O Ministério da Educação (MEC) lançou a Escola Nacional de Hip-Hop (H2E), programa que integra saberes urbanos, periféricos e negros ao currículo escolar. A transmissão ao vivo de 11 de junho apresentou a adesão e a implementação do projeto nas redes de ensino, em parceria com a Undime.

A iniciativa faz parte da Política Nacional de Equidade e Educação para Relações Étnico-Raciais, com investimento de 50 milhões de reais entre 2026 e 2027. As adesões vão até 30 de junho e devem ser feitas pelo Sistema de Monitoramento, Execução e Controle (Simec).

A secretária Zara Figueiredo destacou que o hip-hop pode reduzir desigualdades de aprendizagem, citando melhorias em leitura, matemática e ciências com esse saber. Ela enfatizou a importância de reconhecer identidades para o pertencimento dos estudantes.

A proposta prevê trilhas formativas em gestão de carreira de MCs, breaking olímpico, slams estudantis, batalhas de rima, grafite e experiências pedagógicas ligadas ao hip-hop na educação infantil.
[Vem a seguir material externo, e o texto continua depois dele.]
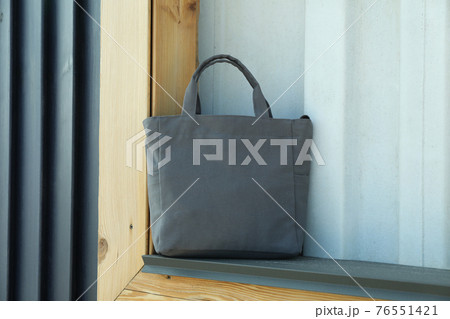 Blank stylish eco bag outdoor, space for text 76551421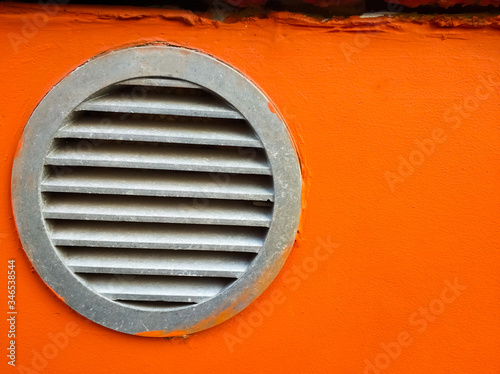 Wallpaper Mural Round new metal ventilation grill on the wall of a building. Background of an orange building. Place for text. Torontodigital.ca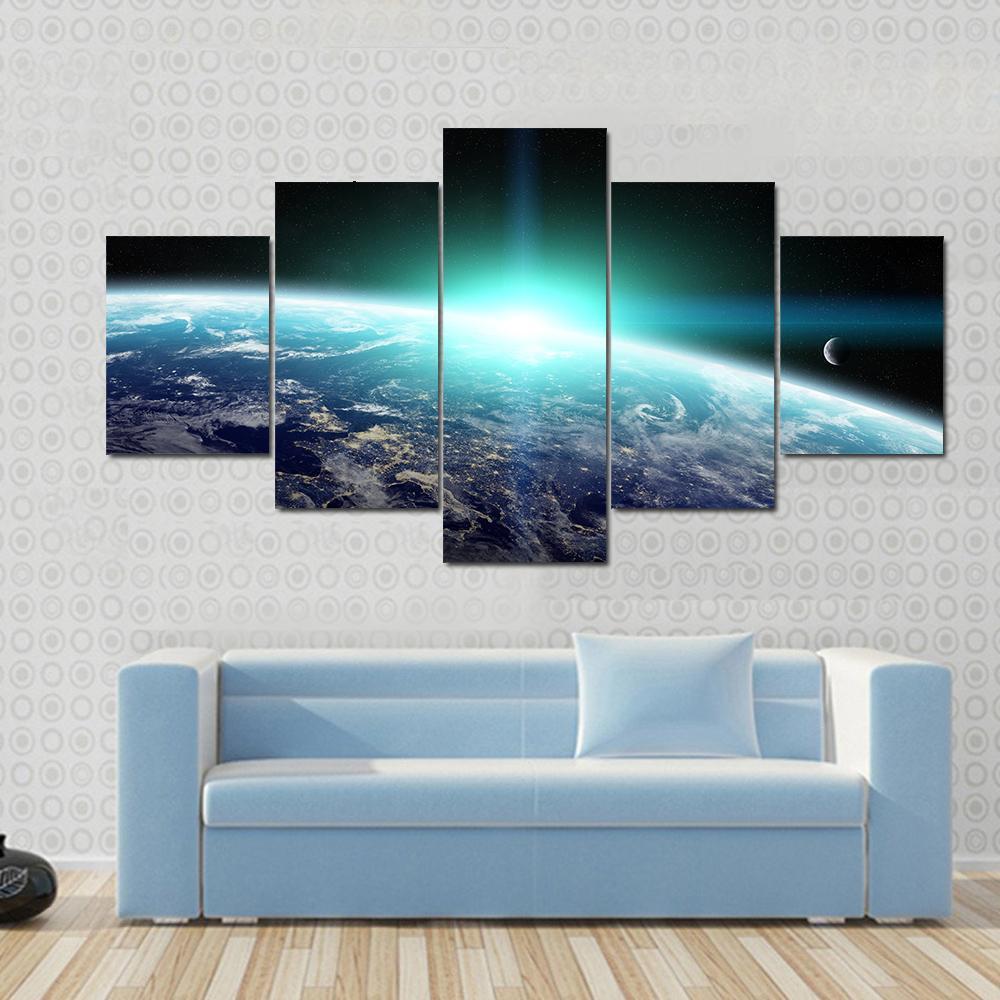 Bright Sun Over Planet Earth Canvas Wall Art in black, white and blue, 5 panel Star layout hung on a wall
A meta é levar esses saberes ao cotidiano escolar.

A escola atua em três frentes: fortalecer identidade e representatividade; integrar saberes decoloniais ao currículo; e melhorar o clima escolar, com ações culturais para reduzir o uso excessivo de celulares.

A secretária ressaltou que reconhecer manifestações culturais fortalece o pertencimento. Ela citou, por exemplo, a prática de batalhas de rimas no corredor como geradora de empoderamento e aprendizagem.

A iniciativa amplia ações que antes eram pontuais em escolas e projetos culturais, tornando-se política educacional com apoio das redes municipais e estaduais, segundo a secretária.

Encontro em Palmares

Na sexta-feira (12 de junho), ocorrerá em União dos Palmares, Alagoas, um encontro simbólico para a valorização da cultura negra. A adesão coletiva de prefeitos e secretários de educação deve marcar o evento na Serra da Barriga.

Participantes do webinário incluíram Caio Callegari, Socorro Batista, Cristiane Franco, Luiz Miguel Martins Garcia e Leandro Bassini, entre outros, conforme divulgação do MEC.

Assessorias do MEC e Secadi afirmaram que a Escola Nacional de Hip-Hop reforça a atuação educativa com base sólida de evidências e participação de redes estaduais, municipais e capitais.